The Standard P&I Club informs that there have been a number of bulk carriers in the past which have touched bottom and have taken heavy lists alongside the berths. As a consequence, the use of the large Yokohama fenders was initiated, in order to keep the vessels away from the berth, by about 2m in order to avoid groundings. Nevertheless, the daily cost of these fenders is excessive.
The Standard P&I Club’s correspondent referred to a particular grounding of a fully laden tanker, attributed to the Pilot’s negligence, which caused significant damage to her hull. The vessel started listing in the middle of the entrance channel, but luckily, she was a double hull and by filling ballast on the high side, she regained upright position. However, according to the Kenya Port Authority (KPA), the port authority cannot be sued for the mistakes of their Pilots.

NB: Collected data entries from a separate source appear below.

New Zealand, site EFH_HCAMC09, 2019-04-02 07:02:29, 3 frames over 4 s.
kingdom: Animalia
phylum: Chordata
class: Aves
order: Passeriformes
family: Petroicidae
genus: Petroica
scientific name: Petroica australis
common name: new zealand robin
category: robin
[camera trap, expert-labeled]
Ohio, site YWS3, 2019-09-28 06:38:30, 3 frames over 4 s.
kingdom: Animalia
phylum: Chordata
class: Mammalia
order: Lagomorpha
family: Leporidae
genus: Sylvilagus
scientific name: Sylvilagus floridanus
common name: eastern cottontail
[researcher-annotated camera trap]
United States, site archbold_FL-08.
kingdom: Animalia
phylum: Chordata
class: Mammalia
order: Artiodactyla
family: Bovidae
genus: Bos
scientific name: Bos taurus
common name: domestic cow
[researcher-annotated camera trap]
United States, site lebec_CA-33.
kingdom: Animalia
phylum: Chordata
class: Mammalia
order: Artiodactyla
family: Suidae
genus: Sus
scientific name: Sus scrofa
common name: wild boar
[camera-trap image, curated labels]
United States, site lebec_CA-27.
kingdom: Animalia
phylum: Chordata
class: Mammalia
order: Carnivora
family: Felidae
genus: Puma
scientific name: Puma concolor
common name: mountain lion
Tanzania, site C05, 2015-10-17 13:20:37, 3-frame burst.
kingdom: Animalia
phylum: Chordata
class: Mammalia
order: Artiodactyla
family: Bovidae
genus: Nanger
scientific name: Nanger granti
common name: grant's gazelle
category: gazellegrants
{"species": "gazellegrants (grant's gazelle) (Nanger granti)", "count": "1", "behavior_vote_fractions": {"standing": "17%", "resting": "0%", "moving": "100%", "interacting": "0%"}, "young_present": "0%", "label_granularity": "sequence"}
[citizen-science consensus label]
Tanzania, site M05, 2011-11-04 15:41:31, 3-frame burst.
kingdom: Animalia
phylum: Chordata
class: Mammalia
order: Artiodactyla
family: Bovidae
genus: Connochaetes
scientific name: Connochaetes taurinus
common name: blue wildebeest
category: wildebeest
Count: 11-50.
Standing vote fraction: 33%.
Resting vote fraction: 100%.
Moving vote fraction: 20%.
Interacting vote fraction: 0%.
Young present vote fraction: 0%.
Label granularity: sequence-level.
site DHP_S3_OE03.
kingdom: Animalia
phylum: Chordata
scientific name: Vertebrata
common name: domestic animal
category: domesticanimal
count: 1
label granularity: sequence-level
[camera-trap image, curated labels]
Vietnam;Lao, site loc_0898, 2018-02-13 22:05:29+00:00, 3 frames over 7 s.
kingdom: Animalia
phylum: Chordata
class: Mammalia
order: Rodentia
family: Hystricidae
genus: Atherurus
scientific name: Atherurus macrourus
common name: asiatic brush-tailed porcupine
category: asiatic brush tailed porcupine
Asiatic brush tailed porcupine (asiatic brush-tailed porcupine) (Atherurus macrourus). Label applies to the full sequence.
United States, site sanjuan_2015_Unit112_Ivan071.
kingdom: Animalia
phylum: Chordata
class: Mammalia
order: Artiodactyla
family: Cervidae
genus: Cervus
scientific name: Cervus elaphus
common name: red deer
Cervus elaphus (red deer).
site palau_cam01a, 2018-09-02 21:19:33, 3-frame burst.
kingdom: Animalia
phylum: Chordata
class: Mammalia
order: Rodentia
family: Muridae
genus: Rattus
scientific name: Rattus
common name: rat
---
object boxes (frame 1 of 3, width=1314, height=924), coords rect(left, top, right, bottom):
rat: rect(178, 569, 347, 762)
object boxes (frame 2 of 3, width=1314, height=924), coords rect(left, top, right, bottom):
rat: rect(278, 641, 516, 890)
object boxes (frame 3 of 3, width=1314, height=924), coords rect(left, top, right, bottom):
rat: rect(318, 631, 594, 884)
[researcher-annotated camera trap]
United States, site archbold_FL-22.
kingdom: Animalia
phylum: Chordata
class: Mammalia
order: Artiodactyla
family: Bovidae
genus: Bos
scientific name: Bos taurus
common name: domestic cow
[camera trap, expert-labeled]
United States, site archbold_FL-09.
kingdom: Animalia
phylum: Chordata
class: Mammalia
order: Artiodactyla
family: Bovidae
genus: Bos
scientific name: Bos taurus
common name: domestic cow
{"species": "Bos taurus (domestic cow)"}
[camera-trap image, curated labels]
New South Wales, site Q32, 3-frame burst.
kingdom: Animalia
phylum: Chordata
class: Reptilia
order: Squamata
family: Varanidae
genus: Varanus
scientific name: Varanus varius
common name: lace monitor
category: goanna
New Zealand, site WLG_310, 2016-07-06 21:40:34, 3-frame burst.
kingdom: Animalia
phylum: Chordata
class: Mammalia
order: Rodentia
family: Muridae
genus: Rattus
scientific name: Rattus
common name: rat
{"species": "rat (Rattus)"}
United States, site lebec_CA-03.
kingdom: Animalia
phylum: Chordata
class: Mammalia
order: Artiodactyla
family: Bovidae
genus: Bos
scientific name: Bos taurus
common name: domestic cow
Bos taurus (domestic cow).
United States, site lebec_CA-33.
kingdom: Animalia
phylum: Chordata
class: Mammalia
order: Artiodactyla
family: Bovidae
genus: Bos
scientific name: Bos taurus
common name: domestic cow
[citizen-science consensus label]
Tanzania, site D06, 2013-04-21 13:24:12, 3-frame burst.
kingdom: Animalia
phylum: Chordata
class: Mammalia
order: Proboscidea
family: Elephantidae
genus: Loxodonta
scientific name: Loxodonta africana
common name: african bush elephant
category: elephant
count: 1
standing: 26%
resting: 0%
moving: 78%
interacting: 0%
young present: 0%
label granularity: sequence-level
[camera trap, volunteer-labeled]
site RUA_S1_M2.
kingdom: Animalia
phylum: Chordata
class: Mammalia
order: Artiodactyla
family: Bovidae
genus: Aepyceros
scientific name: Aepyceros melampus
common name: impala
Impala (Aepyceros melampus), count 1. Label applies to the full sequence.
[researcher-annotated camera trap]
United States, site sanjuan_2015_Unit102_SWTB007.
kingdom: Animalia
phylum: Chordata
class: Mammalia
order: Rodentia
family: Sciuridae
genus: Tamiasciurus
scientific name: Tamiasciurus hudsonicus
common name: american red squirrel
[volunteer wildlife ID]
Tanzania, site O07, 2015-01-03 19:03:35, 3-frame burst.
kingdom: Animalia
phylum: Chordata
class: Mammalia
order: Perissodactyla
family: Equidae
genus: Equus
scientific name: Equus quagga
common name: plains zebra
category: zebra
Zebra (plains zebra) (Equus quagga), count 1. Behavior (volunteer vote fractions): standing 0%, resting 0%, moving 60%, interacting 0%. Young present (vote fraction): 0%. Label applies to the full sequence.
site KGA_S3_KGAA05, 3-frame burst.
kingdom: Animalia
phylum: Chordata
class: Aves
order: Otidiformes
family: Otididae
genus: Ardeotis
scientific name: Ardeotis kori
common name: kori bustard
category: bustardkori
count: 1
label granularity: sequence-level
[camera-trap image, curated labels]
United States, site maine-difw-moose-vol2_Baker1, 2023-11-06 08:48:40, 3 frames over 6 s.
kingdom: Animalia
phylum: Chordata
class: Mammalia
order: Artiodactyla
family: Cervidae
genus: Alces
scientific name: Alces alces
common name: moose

In light of the above, the owners should be wary when negotiating a charter party with a view to call for discharge at Mombasa and ensure that all provisions protecting their interests against any loss, damage or liability at this port have been taken into consideration. Furthermore, owners may consider clarifying in the terms of the charter that should the need for use of large Yokohama fenders arise, it should be for charterers’ account.
The Masters of the vessels should be alerted on this matter, in order to always insist that their vessels can go alongside specific berths at Mombasa, only with the rising tide.